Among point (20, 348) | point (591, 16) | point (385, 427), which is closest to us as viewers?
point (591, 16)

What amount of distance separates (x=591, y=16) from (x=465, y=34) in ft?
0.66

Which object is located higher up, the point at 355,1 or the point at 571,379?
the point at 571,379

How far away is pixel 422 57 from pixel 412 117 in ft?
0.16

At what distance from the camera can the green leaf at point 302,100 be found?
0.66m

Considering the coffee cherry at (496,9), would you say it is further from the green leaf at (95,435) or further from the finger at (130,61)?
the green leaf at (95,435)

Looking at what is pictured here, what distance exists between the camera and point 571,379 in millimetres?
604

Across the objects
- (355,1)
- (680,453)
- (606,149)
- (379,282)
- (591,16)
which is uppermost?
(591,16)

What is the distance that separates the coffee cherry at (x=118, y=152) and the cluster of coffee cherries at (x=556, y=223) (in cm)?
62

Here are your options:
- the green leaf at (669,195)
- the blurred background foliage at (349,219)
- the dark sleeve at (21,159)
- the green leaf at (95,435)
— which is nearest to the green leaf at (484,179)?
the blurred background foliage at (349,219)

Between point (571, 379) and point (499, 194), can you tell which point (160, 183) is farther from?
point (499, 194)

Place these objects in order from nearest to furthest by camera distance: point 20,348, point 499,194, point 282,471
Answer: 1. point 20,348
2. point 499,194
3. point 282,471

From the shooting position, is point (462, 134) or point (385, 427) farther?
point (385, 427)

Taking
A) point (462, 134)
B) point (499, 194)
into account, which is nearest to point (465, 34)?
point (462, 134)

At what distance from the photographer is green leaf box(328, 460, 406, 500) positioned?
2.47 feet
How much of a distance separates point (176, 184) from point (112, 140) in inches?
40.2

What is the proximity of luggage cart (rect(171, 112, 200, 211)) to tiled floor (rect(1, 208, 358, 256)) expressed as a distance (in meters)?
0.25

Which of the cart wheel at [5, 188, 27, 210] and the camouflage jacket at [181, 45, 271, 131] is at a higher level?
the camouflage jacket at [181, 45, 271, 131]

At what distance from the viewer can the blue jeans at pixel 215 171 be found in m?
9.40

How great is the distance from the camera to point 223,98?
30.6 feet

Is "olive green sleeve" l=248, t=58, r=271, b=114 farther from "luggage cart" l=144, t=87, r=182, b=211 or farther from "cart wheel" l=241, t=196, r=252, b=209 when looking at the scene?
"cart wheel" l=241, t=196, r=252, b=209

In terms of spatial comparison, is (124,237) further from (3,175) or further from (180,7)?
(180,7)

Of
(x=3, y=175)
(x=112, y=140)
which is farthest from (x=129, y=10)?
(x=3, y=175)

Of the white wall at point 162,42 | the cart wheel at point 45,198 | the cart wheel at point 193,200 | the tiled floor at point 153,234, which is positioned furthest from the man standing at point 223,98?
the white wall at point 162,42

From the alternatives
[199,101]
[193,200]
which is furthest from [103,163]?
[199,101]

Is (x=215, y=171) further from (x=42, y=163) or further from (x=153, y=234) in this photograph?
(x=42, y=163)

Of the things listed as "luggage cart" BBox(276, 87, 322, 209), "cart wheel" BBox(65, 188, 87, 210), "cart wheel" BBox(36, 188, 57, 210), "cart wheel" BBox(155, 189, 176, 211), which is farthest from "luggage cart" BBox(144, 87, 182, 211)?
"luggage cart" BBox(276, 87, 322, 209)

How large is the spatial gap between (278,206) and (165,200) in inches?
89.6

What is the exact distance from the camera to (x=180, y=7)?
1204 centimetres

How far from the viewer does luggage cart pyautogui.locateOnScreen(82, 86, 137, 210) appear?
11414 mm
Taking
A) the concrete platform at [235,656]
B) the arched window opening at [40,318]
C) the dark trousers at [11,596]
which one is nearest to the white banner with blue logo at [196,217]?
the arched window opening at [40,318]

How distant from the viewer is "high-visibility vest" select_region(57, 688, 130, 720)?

__________________________________________________

● **AIM**
Write out every item above word for word.

● **ANSWER TO THIS TASK**
Among point (20, 348) | point (591, 16) | point (385, 427), which is closest to us as viewers?
point (591, 16)

What amount of distance separates (x=591, y=16) from (x=465, y=34) in ft?
0.66

Which object is located higher up, the point at 355,1 or the point at 571,379?
the point at 571,379

How far away is pixel 422 57 from pixel 412 117 in ft?
0.16

At what distance from the camera can the green leaf at point 302,100 be found?
0.66m

Considering the coffee cherry at (496,9), would you say it is further from the green leaf at (95,435) or further from the finger at (130,61)?
the green leaf at (95,435)

Looking at what is pictured here, what distance exists between the camera and point 571,379 in millimetres?
604

Across the objects
- (355,1)
- (680,453)
- (606,149)
- (379,282)
- (591,16)
which is uppermost?
(591,16)

What is the distance that separates the coffee cherry at (x=118, y=152) and the cluster of coffee cherries at (x=556, y=223) (in cm)?
62

Here are your options:
- the green leaf at (669,195)
- the blurred background foliage at (349,219)
- the dark sleeve at (21,159)
- the green leaf at (95,435)
— which is nearest to the green leaf at (484,179)?
the blurred background foliage at (349,219)

Between point (571, 379) and point (499, 194), can you tell which point (160, 183) is farther from?
point (499, 194)

Place these objects in order from nearest to furthest by camera distance: point 20,348, point 499,194, point 282,471
Answer: 1. point 20,348
2. point 499,194
3. point 282,471

From the shooting position, is point (462, 134) or point (385, 427) farther?
point (385, 427)

Taking
A) point (462, 134)
B) point (499, 194)
into account, which is nearest to point (465, 34)?
point (462, 134)

At what distance from the photographer is green leaf box(328, 460, 406, 500) positioned?
2.47 feet
How much of a distance separates point (176, 184) from point (112, 140) in inches?
40.2

What is the proximity of luggage cart (rect(171, 112, 200, 211)) to tiled floor (rect(1, 208, 358, 256)) expressed as a distance (in meters)?
0.25

Which of the cart wheel at [5, 188, 27, 210] and the camouflage jacket at [181, 45, 271, 131] is at a higher level?
the camouflage jacket at [181, 45, 271, 131]

At what distance from the viewer can the blue jeans at pixel 215 171 be found in m?
9.40

How great is the distance from the camera to point 223,98?
30.6 feet

Is "olive green sleeve" l=248, t=58, r=271, b=114 farther from "luggage cart" l=144, t=87, r=182, b=211 or farther from "cart wheel" l=241, t=196, r=252, b=209 when looking at the scene?
"cart wheel" l=241, t=196, r=252, b=209

In terms of spatial comparison, is (124,237) further from (3,175) or further from (180,7)?
(180,7)

Of
(x=3, y=175)
(x=112, y=140)
which is farthest from (x=129, y=10)?
(x=3, y=175)

Of the white wall at point 162,42 | the cart wheel at point 45,198 | the cart wheel at point 193,200 | the tiled floor at point 153,234, which is positioned furthest from the man standing at point 223,98?
the white wall at point 162,42

From the alternatives
[199,101]
[193,200]
which is furthest from [103,163]?
[199,101]

Is (x=215, y=171) further from (x=42, y=163) or further from (x=153, y=234) in this photograph?
(x=42, y=163)

Of the things listed as "luggage cart" BBox(276, 87, 322, 209), "cart wheel" BBox(65, 188, 87, 210), "cart wheel" BBox(36, 188, 57, 210), "cart wheel" BBox(155, 189, 176, 211), which is farthest from "luggage cart" BBox(144, 87, 182, 211)?
"luggage cart" BBox(276, 87, 322, 209)

How large is the spatial gap between (278,206) and (165,200) in inches?
89.6

What is the exact distance from the camera to (x=180, y=7)?
1204 centimetres

How far from the viewer does luggage cart pyautogui.locateOnScreen(82, 86, 137, 210) appear?
11414 mm
Taking
A) the concrete platform at [235,656]
B) the arched window opening at [40,318]
C) the dark trousers at [11,596]
which one is nearest to the white banner with blue logo at [196,217]?
the arched window opening at [40,318]

How distant from the viewer is "high-visibility vest" select_region(57, 688, 130, 720)?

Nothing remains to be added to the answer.